Beliefs such as this have many stories associated with their origins, and do not necessarily follow single events (in fact, they almost never do).
These types of beliefs (superstitions) are not related to any form of reasonable thought (as a comparison of what I mean, there is a belief that you should always wear a seat belt in a car, which has reasonable thought behind it, even though the odds of being involved in an accident are relatively remote every time you go for a drive, as opposed to the belief that if you break a mirror, you will have seven years bad luck... tell me, can you point to the instance where someone broke a mirror, had seven years of consecutive bad luck, and now we all worry about it?). Trying to find a reasonable origin is pointless, as you've misunderstood the premise to begin with.

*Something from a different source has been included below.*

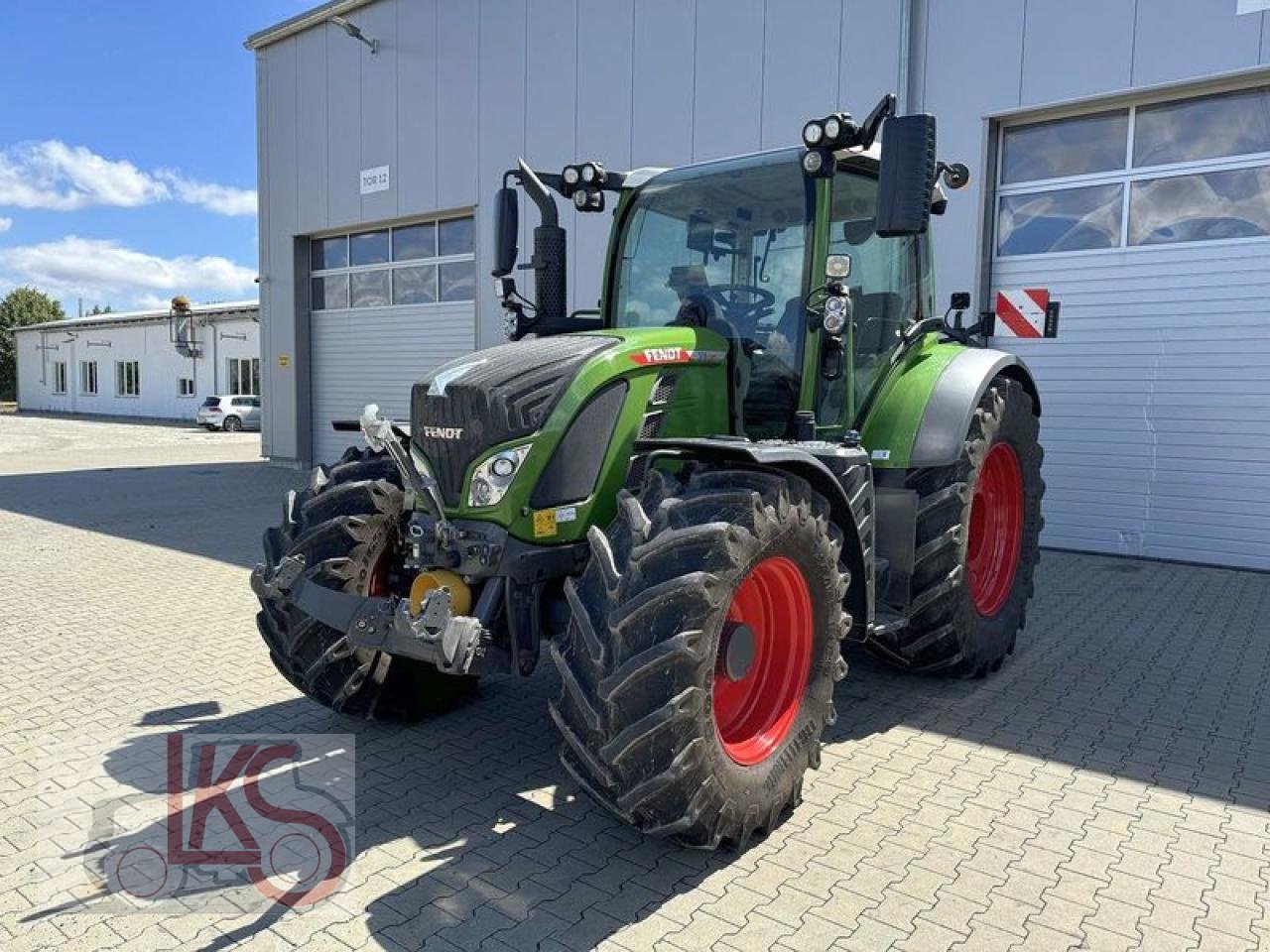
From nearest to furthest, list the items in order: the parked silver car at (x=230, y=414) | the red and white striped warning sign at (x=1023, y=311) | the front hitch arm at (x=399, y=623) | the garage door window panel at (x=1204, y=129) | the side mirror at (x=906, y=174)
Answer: the front hitch arm at (x=399, y=623) → the side mirror at (x=906, y=174) → the garage door window panel at (x=1204, y=129) → the red and white striped warning sign at (x=1023, y=311) → the parked silver car at (x=230, y=414)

Your entire argument about the raids on the Knights Templar being something that Christianity (and the Catholic Church) wanted to distance themselves from, or use as a scapegoat to avoid connection with Jesus and the Last Supper is completely unsupported by the Church itself, with full pardons and exoneration of the Templar Knights being issued a year after the events (under the next Pope, it may be added), and a second edict declaring their innocence a year after that.
I have noted your arguments, and none of them are supported. But, as you say:
JohnEdward said:
my beliefs are not threatened by reason or fact.
Nor influenced by them, I see. But I do have to ask... if you, as you say, prefer to "stay out of that Dark Age thinking", when do you think the Knights Templar and the raids of King Philip and Pope Clement were (and yes, I know they weren't the Dark Ages... but pretty damn close!)?